When you get a call from your mother close to 4am on a Sunday morning, you know it can’t be a good thing. Especially when you aren’t at home in your place. I was sleeping in a multiperson hostel with friends in Freiburg.
When I was able to call my mom, I was given the news, I never wanted to receive. My grandmother was gone. She was 84, so she lived a good life, it’s one of those ages where you really can be happy to get to. However, it doesn’t stop the tears, it doesn’t stop the pain. It doesn’t stop the regret.
My grandmother was an interesting person, born in the great depression era, not to mention at a time, when racial equality wasn’t a thing. She made major strides in her life to raise a family with my granddad, have my mom and my uncle. After doing all of that, she raised me.
Just like with any parent, there were conflicts, because she had her way of doing things, she was old school. When I look back, I remember the annoying things that happen. I remember the times she made me upset, didn’t want me to do various things. Wanted me to say a certain thing, but I decided my way was better. I remember the hell I took for not doing it the way she wanted. In hindsight once I got to a certain age, I realized, that’s just the way people grow up and that’s how they learn to do things.
With all of that, her love, her spirit, her guidance are the things that my mom, stepdad, uncle, aunt, and I will miss. My grandmother was tough. She didn’t take anything from anyone. She had a style that today would rub a lot of people wrong, but I have to say is what a lot of situations need. It makes me sad my little sister won’t be able to really know her. My sister is 5, she knows grandma, but as a lot of I know, she doesn’t know her. I wrote a friend that I in some way think it’s better that way. She doesn’t feel the hurt or pain. She’s just a happy little girl, she knows grandma isn’t around anymore, but I know she doesn’t really know what that means.

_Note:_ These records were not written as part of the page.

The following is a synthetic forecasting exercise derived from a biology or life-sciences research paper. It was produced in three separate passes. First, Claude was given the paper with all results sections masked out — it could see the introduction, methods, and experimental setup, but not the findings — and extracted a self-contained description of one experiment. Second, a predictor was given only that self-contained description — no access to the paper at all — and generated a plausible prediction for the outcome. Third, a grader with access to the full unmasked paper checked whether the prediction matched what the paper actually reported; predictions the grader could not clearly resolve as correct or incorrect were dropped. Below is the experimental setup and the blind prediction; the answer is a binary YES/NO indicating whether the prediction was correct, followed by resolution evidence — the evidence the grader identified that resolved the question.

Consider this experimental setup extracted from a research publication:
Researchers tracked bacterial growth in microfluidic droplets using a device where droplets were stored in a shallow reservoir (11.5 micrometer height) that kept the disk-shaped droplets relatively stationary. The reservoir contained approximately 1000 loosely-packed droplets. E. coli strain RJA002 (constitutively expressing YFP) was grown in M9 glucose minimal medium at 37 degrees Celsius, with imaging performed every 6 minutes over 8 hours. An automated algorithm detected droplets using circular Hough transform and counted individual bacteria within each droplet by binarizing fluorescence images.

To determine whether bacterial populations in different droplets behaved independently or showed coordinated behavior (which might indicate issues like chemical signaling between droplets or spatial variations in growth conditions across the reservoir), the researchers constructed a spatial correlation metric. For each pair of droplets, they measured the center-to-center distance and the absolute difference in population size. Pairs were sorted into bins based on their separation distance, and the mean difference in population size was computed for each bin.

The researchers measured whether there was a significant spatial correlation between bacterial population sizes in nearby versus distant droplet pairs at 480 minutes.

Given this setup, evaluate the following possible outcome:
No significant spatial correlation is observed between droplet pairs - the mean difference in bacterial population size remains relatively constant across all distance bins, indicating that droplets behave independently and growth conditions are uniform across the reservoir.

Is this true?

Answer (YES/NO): YES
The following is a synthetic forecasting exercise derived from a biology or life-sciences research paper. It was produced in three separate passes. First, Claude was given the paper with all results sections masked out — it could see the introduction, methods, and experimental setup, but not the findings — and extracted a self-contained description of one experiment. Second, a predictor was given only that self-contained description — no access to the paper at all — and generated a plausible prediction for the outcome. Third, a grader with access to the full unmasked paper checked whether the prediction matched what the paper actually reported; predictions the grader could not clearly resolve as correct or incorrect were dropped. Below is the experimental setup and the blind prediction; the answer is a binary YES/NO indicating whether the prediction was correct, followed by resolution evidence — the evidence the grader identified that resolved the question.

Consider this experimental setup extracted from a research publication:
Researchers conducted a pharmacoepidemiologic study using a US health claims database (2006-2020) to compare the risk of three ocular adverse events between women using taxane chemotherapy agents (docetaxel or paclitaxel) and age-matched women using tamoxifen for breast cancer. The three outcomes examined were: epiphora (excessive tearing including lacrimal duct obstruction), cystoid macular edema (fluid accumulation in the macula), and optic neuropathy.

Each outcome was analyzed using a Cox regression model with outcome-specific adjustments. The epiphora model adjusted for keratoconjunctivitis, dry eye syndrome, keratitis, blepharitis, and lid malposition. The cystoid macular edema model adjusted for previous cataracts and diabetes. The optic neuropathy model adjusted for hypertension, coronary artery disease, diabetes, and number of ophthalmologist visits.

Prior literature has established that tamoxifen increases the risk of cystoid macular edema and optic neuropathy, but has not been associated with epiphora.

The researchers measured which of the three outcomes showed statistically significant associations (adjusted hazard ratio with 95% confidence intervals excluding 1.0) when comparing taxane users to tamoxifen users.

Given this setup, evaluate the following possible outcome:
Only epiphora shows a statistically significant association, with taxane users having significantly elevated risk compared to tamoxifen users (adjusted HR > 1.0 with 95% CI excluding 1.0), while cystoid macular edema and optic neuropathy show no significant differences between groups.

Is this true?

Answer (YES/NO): NO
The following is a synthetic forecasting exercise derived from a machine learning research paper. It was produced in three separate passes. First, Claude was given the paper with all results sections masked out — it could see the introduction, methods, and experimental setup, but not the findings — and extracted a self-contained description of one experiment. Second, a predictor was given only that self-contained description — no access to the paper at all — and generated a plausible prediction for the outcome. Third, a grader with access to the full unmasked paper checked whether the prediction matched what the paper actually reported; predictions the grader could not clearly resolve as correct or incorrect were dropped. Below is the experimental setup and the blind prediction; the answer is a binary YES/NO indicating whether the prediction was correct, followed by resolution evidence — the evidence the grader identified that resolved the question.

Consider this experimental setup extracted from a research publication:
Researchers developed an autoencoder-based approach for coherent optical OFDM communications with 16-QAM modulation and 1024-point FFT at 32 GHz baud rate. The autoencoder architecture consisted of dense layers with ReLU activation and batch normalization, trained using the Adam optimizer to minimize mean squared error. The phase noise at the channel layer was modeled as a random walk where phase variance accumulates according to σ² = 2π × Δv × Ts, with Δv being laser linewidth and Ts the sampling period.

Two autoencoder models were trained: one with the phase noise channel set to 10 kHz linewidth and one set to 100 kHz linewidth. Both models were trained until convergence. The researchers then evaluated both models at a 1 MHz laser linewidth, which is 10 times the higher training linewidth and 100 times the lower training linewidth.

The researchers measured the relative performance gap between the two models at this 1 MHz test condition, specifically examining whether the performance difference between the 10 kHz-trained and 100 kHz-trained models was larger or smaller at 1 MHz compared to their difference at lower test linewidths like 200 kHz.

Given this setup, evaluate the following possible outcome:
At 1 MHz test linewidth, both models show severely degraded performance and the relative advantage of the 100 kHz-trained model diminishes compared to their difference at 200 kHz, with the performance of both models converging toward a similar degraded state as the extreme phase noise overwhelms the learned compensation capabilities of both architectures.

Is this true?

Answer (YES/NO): NO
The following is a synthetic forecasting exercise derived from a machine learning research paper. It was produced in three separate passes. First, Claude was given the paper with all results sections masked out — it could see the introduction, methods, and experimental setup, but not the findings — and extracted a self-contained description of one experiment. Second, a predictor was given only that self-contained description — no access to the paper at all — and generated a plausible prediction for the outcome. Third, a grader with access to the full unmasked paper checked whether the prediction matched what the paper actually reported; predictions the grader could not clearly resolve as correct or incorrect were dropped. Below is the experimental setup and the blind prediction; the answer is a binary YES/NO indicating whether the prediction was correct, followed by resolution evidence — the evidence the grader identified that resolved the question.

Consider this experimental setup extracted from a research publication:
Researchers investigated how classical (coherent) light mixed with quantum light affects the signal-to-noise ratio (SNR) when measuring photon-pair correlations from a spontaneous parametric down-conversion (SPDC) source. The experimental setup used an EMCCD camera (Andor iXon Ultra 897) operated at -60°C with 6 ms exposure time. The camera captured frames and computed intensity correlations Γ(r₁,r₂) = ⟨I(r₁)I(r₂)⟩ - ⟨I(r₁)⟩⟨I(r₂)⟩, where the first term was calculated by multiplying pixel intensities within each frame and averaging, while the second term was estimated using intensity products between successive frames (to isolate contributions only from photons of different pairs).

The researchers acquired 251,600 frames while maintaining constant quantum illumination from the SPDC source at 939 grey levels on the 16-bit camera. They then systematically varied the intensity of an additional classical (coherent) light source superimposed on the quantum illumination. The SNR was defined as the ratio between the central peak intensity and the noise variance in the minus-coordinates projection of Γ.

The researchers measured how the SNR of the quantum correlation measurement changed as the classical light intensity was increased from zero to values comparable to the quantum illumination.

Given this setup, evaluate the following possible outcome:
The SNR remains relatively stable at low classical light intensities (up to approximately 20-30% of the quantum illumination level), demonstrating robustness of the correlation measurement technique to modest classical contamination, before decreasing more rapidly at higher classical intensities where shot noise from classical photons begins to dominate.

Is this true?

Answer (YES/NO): NO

Won’t understand or feel anything until years later.
I know I’m probably really off in this thought, but it’s one thought in my mind. Now life is different. It’s way different. I feel like an adult. Weeks before I told my colleague that because of various work things, I really felt like an adult. I also said I didn’t like it! I just want to be a kid! With no responsibilities or anything. Is that so wrong? I know it’s not real, but that’s what I want.
This last little bit has been a lot on us. I have cried almost everyday, it’s so crazy. My stepdad has told us the torch has been passed on. That is true, in some ways. In others, my grandmother was one of a kind. To do her proud, we have to be kind like her. We have to be friendly like her. Not to mention, we are going to speak our minds to certain people, because even though certain people won’t want to listen to us, they will just have to listen. You might not like what you are going to hear, but you will hear it.
I’ve dealt with the death of loved ones before, my granddad passed away in 2011, another tough moment, but this time is different. This time, I have to stepup, though I really don’t want to. I just want to hide and never come out. It’s not realistic, I know, but that’s what I want. Too bad the clicking the heels thing doesn’t work for real.
Now that would be great.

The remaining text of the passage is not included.